Records supplied:

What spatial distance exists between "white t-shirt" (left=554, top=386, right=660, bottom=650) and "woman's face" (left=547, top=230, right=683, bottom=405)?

==

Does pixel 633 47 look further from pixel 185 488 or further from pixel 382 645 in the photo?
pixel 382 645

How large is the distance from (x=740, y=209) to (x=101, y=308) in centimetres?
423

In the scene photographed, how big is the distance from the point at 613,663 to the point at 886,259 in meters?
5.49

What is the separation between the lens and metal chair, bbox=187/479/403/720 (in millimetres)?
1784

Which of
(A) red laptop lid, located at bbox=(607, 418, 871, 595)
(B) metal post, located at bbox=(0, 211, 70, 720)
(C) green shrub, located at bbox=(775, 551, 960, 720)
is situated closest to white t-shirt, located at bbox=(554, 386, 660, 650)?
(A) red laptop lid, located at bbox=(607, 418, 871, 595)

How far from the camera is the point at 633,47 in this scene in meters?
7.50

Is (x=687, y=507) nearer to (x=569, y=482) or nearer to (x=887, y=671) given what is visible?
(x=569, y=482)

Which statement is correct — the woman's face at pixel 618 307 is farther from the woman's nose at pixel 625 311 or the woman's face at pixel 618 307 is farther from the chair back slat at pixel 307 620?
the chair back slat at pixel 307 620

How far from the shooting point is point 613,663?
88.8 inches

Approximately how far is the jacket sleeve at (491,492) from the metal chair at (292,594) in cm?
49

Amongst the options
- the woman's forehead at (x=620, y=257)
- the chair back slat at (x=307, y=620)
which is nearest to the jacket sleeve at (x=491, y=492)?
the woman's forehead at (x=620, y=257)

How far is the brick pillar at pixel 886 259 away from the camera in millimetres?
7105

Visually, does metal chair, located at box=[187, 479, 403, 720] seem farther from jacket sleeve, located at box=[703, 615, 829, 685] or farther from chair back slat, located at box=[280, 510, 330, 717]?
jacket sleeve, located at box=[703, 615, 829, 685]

Exercise objective: Reproduce, without any change, the data from the line containing "How far from the camera" through the line containing "88.8 inches", including both of those lines.

Result of this exercise:
How far from the camera is the point at 633,47 in this scene in meters?
7.50

Is (x=687, y=507) nearer to (x=569, y=482) or nearer to (x=887, y=671) given what is visible?
(x=569, y=482)

Which statement is correct — the woman's face at pixel 618 307 is farther from the woman's nose at pixel 625 311 or the woman's face at pixel 618 307 is farther from the chair back slat at pixel 307 620?
the chair back slat at pixel 307 620

How far from the shooting point is point 613,663?
88.8 inches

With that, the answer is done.